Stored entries
□ □ □ □
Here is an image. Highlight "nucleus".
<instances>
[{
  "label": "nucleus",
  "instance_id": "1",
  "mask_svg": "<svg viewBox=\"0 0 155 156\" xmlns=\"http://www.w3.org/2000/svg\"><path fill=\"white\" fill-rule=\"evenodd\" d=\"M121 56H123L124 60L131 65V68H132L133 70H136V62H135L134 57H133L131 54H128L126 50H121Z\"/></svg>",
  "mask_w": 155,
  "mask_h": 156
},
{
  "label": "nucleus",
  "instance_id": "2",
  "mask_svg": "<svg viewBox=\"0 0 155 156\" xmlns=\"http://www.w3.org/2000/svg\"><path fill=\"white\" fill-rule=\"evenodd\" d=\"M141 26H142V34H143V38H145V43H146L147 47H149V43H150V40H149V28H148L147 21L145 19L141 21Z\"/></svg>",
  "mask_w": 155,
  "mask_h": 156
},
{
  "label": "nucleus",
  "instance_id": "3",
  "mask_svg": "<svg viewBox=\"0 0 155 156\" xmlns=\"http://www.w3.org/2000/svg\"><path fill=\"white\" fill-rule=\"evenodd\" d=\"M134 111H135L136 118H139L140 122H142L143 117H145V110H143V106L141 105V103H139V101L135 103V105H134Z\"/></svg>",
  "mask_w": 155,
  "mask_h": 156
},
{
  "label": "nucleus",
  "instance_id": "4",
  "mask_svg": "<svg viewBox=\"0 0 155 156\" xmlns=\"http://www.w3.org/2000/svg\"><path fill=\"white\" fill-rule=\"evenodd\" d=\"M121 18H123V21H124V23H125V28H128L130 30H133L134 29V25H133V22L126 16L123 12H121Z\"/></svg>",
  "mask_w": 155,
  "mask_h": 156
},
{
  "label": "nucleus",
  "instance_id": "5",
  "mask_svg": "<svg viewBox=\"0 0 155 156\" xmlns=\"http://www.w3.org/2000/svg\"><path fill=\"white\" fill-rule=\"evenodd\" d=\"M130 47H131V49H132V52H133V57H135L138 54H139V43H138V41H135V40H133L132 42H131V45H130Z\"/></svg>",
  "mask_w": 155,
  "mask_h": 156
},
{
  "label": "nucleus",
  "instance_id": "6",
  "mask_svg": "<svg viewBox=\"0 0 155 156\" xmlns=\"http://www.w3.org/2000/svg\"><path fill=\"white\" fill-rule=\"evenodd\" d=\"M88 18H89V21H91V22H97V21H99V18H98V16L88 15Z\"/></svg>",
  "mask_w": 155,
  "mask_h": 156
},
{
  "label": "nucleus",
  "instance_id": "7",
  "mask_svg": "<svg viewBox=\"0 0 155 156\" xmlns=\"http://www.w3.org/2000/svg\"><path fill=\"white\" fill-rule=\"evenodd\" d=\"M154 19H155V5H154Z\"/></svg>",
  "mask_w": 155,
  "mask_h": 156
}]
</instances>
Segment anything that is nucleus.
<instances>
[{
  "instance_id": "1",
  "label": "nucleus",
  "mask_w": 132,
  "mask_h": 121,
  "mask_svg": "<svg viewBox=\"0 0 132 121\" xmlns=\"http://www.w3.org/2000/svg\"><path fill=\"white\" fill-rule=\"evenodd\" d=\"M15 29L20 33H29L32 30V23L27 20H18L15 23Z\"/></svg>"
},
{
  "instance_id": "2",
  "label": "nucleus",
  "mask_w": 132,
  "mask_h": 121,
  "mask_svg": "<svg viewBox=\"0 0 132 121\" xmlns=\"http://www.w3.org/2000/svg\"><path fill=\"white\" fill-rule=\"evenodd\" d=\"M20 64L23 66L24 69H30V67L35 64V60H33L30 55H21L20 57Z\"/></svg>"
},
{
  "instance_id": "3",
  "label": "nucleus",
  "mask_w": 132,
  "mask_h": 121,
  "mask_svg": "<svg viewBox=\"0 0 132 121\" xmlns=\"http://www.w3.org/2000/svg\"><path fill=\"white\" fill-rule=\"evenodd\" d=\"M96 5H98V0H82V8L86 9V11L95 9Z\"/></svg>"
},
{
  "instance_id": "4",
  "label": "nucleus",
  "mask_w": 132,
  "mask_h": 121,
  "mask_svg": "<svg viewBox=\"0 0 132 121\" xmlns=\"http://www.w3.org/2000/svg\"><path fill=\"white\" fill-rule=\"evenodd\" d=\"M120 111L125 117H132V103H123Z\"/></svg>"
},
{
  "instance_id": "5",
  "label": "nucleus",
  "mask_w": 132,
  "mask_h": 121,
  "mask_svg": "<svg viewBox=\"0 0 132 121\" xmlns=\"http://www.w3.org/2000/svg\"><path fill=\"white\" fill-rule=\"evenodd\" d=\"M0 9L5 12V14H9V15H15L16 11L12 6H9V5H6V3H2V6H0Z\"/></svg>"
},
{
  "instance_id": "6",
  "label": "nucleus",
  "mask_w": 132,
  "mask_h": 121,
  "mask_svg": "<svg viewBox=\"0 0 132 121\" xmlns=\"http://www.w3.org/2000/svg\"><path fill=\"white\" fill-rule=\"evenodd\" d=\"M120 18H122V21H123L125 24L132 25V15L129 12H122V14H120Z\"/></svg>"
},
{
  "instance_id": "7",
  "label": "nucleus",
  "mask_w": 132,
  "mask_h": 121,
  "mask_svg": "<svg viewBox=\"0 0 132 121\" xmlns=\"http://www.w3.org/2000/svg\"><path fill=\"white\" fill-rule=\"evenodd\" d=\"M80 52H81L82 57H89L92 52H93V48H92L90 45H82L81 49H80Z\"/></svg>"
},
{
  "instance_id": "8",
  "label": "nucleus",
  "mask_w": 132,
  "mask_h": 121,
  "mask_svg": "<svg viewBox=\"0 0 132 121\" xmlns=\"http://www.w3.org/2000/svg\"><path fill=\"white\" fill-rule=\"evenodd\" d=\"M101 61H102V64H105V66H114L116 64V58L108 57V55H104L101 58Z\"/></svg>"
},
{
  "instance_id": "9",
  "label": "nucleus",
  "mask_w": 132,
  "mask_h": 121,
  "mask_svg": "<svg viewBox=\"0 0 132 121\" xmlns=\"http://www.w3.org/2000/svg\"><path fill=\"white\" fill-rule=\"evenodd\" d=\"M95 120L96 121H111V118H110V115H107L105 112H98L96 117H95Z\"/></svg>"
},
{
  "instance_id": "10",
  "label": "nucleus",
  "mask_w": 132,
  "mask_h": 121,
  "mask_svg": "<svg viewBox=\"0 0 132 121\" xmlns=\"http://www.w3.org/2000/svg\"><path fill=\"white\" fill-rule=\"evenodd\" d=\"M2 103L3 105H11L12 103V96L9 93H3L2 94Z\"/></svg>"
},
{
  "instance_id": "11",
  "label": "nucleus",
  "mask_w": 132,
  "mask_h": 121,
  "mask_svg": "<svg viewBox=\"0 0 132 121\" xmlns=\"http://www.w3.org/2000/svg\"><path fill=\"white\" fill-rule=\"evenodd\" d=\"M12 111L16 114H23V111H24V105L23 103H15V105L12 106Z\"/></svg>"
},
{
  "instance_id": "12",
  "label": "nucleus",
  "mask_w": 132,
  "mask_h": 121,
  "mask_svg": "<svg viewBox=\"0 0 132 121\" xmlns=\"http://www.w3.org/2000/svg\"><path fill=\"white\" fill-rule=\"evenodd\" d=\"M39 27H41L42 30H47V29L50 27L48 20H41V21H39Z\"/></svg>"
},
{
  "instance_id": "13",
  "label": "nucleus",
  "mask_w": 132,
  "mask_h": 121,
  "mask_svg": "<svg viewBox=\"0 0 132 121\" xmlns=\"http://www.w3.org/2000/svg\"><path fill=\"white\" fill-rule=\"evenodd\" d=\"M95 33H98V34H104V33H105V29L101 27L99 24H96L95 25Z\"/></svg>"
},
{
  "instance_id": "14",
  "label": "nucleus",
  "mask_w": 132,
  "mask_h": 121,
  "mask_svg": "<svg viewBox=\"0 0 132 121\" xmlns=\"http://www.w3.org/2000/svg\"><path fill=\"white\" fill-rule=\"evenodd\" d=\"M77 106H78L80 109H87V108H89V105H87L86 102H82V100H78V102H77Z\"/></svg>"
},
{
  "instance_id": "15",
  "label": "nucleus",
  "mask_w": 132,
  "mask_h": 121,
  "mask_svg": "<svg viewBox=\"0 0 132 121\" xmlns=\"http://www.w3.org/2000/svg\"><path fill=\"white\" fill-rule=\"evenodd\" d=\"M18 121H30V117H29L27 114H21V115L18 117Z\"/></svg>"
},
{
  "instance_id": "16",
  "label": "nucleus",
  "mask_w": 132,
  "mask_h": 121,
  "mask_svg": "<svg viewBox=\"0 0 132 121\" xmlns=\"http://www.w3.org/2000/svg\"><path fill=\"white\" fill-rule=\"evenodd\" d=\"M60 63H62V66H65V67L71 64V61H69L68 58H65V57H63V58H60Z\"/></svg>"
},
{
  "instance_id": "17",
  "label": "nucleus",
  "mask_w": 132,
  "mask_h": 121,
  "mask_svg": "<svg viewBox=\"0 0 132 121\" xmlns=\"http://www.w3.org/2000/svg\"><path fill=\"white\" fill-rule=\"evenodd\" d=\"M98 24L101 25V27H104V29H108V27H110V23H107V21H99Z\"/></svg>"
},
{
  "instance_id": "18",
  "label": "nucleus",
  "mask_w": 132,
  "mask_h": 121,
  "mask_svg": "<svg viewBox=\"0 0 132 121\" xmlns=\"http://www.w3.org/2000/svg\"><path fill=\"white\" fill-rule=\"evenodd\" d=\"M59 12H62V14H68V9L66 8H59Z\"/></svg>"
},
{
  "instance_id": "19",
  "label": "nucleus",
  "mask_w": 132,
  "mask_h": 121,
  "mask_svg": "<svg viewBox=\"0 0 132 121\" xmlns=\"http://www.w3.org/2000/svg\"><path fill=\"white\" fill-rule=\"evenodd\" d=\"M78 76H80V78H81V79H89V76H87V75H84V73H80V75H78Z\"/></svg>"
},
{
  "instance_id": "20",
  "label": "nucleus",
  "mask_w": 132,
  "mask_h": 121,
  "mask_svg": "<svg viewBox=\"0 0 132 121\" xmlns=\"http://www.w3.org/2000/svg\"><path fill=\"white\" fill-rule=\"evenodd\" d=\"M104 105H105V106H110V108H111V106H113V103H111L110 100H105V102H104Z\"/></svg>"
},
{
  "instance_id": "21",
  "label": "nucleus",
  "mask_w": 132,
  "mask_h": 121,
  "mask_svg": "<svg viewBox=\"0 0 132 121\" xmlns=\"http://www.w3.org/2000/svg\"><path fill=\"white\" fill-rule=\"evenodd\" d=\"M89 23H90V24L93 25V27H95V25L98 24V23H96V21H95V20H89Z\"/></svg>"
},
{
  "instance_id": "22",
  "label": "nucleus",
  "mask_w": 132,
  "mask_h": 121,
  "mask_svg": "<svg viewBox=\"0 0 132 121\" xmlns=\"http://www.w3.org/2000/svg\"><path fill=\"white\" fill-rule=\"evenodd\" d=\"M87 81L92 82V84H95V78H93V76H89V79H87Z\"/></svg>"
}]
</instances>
□ □ □ □
Please return the records word for word, starting at their first line and stopping after the line that contains "111H135L136 118H139L140 122H142L143".

■ **RESPONSE TO THE TASK**:
Here is an image. Highlight "nucleus".
<instances>
[{
  "label": "nucleus",
  "instance_id": "1",
  "mask_svg": "<svg viewBox=\"0 0 155 156\" xmlns=\"http://www.w3.org/2000/svg\"><path fill=\"white\" fill-rule=\"evenodd\" d=\"M121 56H123L124 60L131 65V68H132L133 70H136V62H135L134 57H133L131 54H128L126 50H121Z\"/></svg>",
  "mask_w": 155,
  "mask_h": 156
},
{
  "label": "nucleus",
  "instance_id": "2",
  "mask_svg": "<svg viewBox=\"0 0 155 156\" xmlns=\"http://www.w3.org/2000/svg\"><path fill=\"white\" fill-rule=\"evenodd\" d=\"M141 26H142V34H143V38H145V43H146L147 47H149V43H150V40H149V28H148L147 21L145 19L141 21Z\"/></svg>",
  "mask_w": 155,
  "mask_h": 156
},
{
  "label": "nucleus",
  "instance_id": "3",
  "mask_svg": "<svg viewBox=\"0 0 155 156\" xmlns=\"http://www.w3.org/2000/svg\"><path fill=\"white\" fill-rule=\"evenodd\" d=\"M134 111H135L136 118H139L140 122H142L143 117H145V110H143V106L141 105V103H139V101L135 103V105H134Z\"/></svg>",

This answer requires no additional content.